REVIEW | doi:10.20944/preprints202112.0069.v1
Subject: Biology, Agricultural Sciences & Agronomy Keywords: microbiome; golf turf; turfgrasses; biocontrol; microbial communities; endophytes
Online: 6 December 2021 (12:19:16 CET)
Golf courses have a significant environmental impact. High water demands and the intensive use of agricultural chemicals have been a concern for decades and are therefore in the focus of efforts to make golf courses more environmentally sustainable. Products based on modifying or using plant-associated microbiota are one of the fastest growing sectors in agriculture, but their application on turfgrasses on golf courses is so far negligible.
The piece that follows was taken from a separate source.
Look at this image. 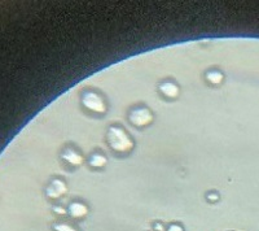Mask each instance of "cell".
Returning a JSON list of instances; mask_svg holds the SVG:
<instances>
[{"label": "cell", "mask_w": 259, "mask_h": 231, "mask_svg": "<svg viewBox=\"0 0 259 231\" xmlns=\"http://www.w3.org/2000/svg\"><path fill=\"white\" fill-rule=\"evenodd\" d=\"M107 143L114 154H129L135 148V140L121 125H111L107 131Z\"/></svg>", "instance_id": "1"}, {"label": "cell", "mask_w": 259, "mask_h": 231, "mask_svg": "<svg viewBox=\"0 0 259 231\" xmlns=\"http://www.w3.org/2000/svg\"><path fill=\"white\" fill-rule=\"evenodd\" d=\"M80 104L92 115L103 116L108 112V103L105 97L95 90H83L80 94Z\"/></svg>", "instance_id": "2"}, {"label": "cell", "mask_w": 259, "mask_h": 231, "mask_svg": "<svg viewBox=\"0 0 259 231\" xmlns=\"http://www.w3.org/2000/svg\"><path fill=\"white\" fill-rule=\"evenodd\" d=\"M129 121L132 126L137 127V129H144L148 127L149 125H152V122L154 121V115L148 107L145 105H137L133 108L130 109L129 115Z\"/></svg>", "instance_id": "3"}, {"label": "cell", "mask_w": 259, "mask_h": 231, "mask_svg": "<svg viewBox=\"0 0 259 231\" xmlns=\"http://www.w3.org/2000/svg\"><path fill=\"white\" fill-rule=\"evenodd\" d=\"M60 158L65 165L70 169H76L79 166L83 165L84 156L75 146H66L62 148Z\"/></svg>", "instance_id": "4"}, {"label": "cell", "mask_w": 259, "mask_h": 231, "mask_svg": "<svg viewBox=\"0 0 259 231\" xmlns=\"http://www.w3.org/2000/svg\"><path fill=\"white\" fill-rule=\"evenodd\" d=\"M44 192L50 200H58L68 192V185L62 178H54L47 185Z\"/></svg>", "instance_id": "5"}, {"label": "cell", "mask_w": 259, "mask_h": 231, "mask_svg": "<svg viewBox=\"0 0 259 231\" xmlns=\"http://www.w3.org/2000/svg\"><path fill=\"white\" fill-rule=\"evenodd\" d=\"M158 91L165 99H170V100H175L176 97L180 95V87L179 85L174 82L172 79H165L158 85Z\"/></svg>", "instance_id": "6"}, {"label": "cell", "mask_w": 259, "mask_h": 231, "mask_svg": "<svg viewBox=\"0 0 259 231\" xmlns=\"http://www.w3.org/2000/svg\"><path fill=\"white\" fill-rule=\"evenodd\" d=\"M88 212H90L88 205L83 201H72L68 207V214L73 220H83L84 217H87Z\"/></svg>", "instance_id": "7"}, {"label": "cell", "mask_w": 259, "mask_h": 231, "mask_svg": "<svg viewBox=\"0 0 259 231\" xmlns=\"http://www.w3.org/2000/svg\"><path fill=\"white\" fill-rule=\"evenodd\" d=\"M87 164L90 168H92V169L101 170L107 166L108 158L103 152L95 151V152H92V154L87 157Z\"/></svg>", "instance_id": "8"}, {"label": "cell", "mask_w": 259, "mask_h": 231, "mask_svg": "<svg viewBox=\"0 0 259 231\" xmlns=\"http://www.w3.org/2000/svg\"><path fill=\"white\" fill-rule=\"evenodd\" d=\"M205 81L210 86H221L224 82V74L219 69H209L205 72Z\"/></svg>", "instance_id": "9"}, {"label": "cell", "mask_w": 259, "mask_h": 231, "mask_svg": "<svg viewBox=\"0 0 259 231\" xmlns=\"http://www.w3.org/2000/svg\"><path fill=\"white\" fill-rule=\"evenodd\" d=\"M52 229H54V231H79V229L75 228L74 225L69 224V222H64V221L55 222L52 225Z\"/></svg>", "instance_id": "10"}, {"label": "cell", "mask_w": 259, "mask_h": 231, "mask_svg": "<svg viewBox=\"0 0 259 231\" xmlns=\"http://www.w3.org/2000/svg\"><path fill=\"white\" fill-rule=\"evenodd\" d=\"M205 197L209 203L215 204V203H218V201L221 200V193L218 192V191H215V190H211V191H207V192H206Z\"/></svg>", "instance_id": "11"}, {"label": "cell", "mask_w": 259, "mask_h": 231, "mask_svg": "<svg viewBox=\"0 0 259 231\" xmlns=\"http://www.w3.org/2000/svg\"><path fill=\"white\" fill-rule=\"evenodd\" d=\"M52 211H54L55 214H57V216H66L68 214V208H65V207H62V205H54V208H52Z\"/></svg>", "instance_id": "12"}, {"label": "cell", "mask_w": 259, "mask_h": 231, "mask_svg": "<svg viewBox=\"0 0 259 231\" xmlns=\"http://www.w3.org/2000/svg\"><path fill=\"white\" fill-rule=\"evenodd\" d=\"M166 231H185V230H184L183 225L176 224V222H174V224L168 225L167 229H166Z\"/></svg>", "instance_id": "13"}, {"label": "cell", "mask_w": 259, "mask_h": 231, "mask_svg": "<svg viewBox=\"0 0 259 231\" xmlns=\"http://www.w3.org/2000/svg\"><path fill=\"white\" fill-rule=\"evenodd\" d=\"M166 229L167 228H165V225L162 222H154V225H153V230L154 231H166Z\"/></svg>", "instance_id": "14"}]
</instances>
In this review, we summarize the limited knowledge on microbiomes of golf turf ecosystems and show that the lack of holistic studies addressing structure and function of golf turf microbiomes, including their responses to intense turf management procedures, is currently the main bottleneck for development and improvement of reliable, well-functioning microbial products. We further highlight the endosphere of turfgrasses, which is easily accessible for microbial cultivation through constant mowing, as the most stable and protected micro-environment. Many grass species do possess endophytic bacteria and fungi that have shown to improve the plants’ resistance towards microbial pathogens and insect pests, and several products using endophyte-enhanced grass varieties are commercially successful. We anticipated that this trend would tee-off on golf courses, too, once a more comprehensive understanding of golf turf microbiomes is available.